==== Page text
The toolkit, a combination of techniques developed by the Hopkins researchers and others, starts with a collection of almost 6,000 yeast strains, each missing a different gene, and allows researchers to identify genes whose coupled elimination kills the yeast. Many laboratories are already using the "single knock-out" yeast collections, but postdoctoral fellow Xuewen Pan, Ph.D., found a way to protect the genetic integrity of the collection so that repeated experiments will provide the same results, regardless of when and where the experiments are conducted.
"Everyone in the yeast community has been using their own batch of yeast mutants, but the slow-growing mutants gradually accumulate extra genetic changes so they can grow faster," says Jef Boeke, Ph.D., professor of molecular biology and genetics and director of the HighThroughput Biology (HiT) Center in Hopkins' Institute for Basic Biomedical Sciences. "This potential for genetic impurity means that one person's batch of yeast is no longer exactly the same as someone else's. We went back to the original stocks of yeast mutants, in certain cases, so we know exactly what we have."
========
==== Listed entries
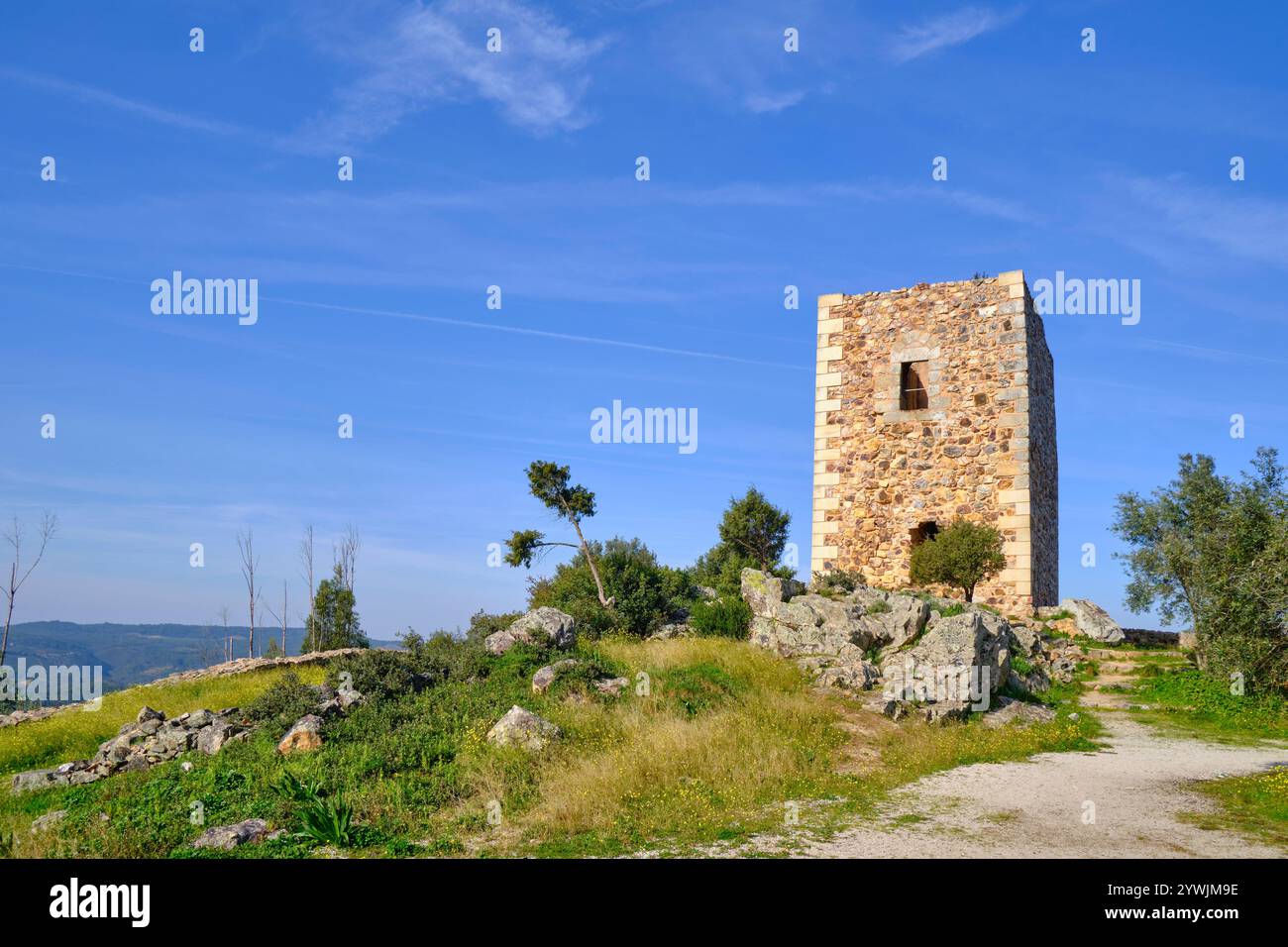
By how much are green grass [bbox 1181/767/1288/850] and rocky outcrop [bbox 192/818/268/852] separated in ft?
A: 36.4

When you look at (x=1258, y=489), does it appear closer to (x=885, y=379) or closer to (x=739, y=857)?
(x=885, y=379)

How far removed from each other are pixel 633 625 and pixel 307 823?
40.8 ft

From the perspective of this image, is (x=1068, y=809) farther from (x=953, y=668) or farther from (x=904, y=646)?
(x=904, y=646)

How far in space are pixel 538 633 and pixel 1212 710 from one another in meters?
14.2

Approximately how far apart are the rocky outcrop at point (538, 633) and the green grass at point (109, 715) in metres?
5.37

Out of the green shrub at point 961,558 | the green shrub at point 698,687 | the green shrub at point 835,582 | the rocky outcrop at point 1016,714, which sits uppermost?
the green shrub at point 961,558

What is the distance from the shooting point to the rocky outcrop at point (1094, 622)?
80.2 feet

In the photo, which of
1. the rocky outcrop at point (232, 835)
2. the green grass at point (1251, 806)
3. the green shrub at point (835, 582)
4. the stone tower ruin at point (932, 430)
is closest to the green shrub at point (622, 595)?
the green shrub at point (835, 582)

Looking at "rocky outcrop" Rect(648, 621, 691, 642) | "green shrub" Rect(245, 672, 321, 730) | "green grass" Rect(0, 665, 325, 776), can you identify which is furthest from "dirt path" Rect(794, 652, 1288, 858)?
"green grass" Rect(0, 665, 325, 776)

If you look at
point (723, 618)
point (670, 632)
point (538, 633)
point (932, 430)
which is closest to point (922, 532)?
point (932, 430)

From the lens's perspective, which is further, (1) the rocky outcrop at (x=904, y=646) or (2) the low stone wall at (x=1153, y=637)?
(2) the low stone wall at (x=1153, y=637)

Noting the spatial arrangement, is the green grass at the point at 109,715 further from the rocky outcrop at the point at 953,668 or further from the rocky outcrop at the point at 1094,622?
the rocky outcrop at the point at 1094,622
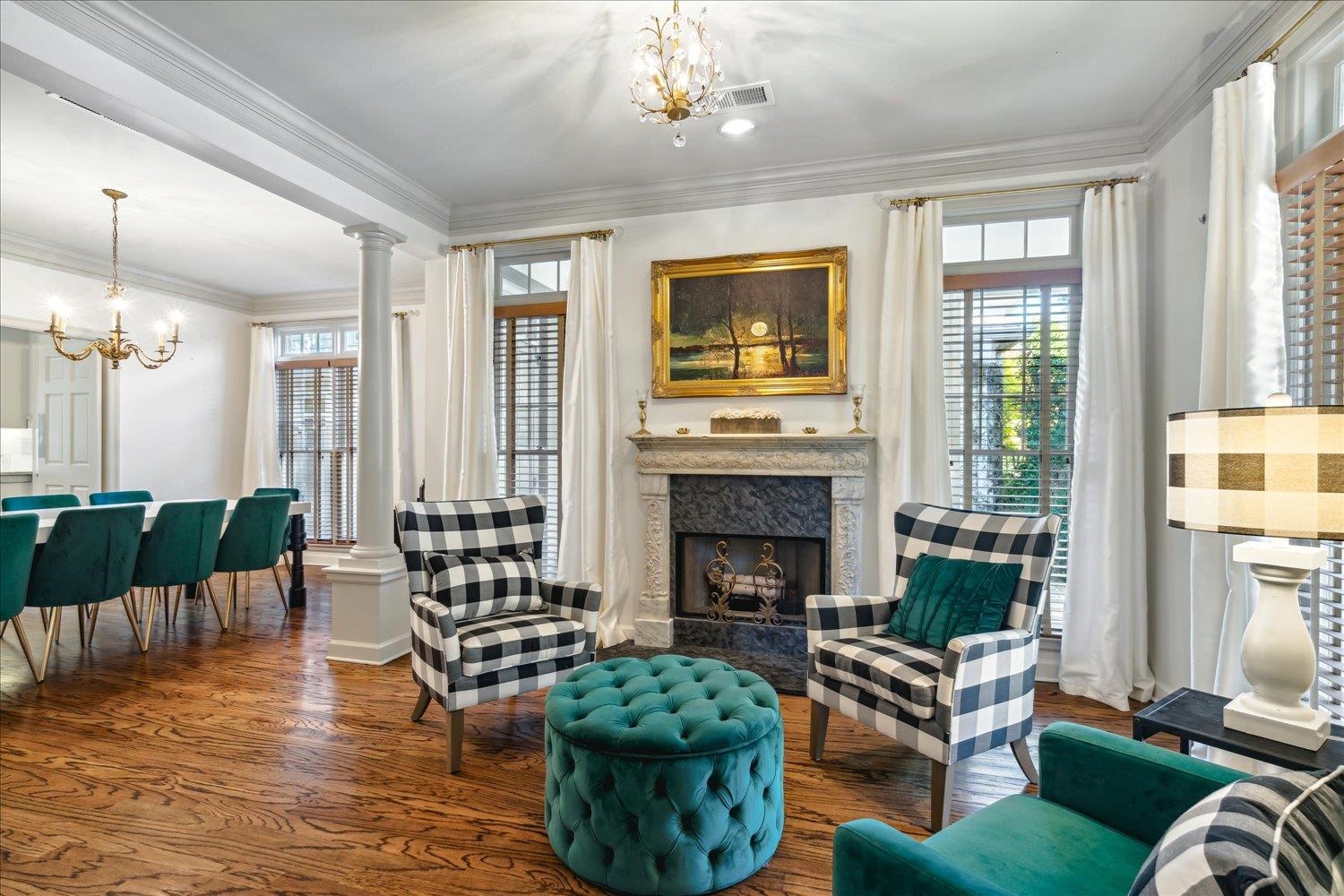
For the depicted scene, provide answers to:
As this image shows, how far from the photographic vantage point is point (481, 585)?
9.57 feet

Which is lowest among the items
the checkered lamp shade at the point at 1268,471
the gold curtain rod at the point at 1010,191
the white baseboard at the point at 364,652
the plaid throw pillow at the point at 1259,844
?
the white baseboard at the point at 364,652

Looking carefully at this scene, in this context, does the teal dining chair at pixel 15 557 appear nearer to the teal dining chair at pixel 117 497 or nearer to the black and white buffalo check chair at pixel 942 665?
========
## Task instructions
Reproduce the stretch of the yeast toolkit text from "The toolkit, a" through "experiments are conducted.", word for word. The items have nothing to do with the text about the yeast toolkit.

## Answer to this problem
The toolkit, a combination of techniques developed by the Hopkins researchers and others, starts with a collection of almost 6,000 yeast strains, each missing a different gene, and allows researchers to identify genes whose coupled elimination kills the yeast. Many laboratories are already using the "single knock-out" yeast collections, but postdoctoral fellow Xuewen Pan, Ph.D., found a way to protect the genetic integrity of the collection so that repeated experiments will provide the same results, regardless of when and where the experiments are conducted.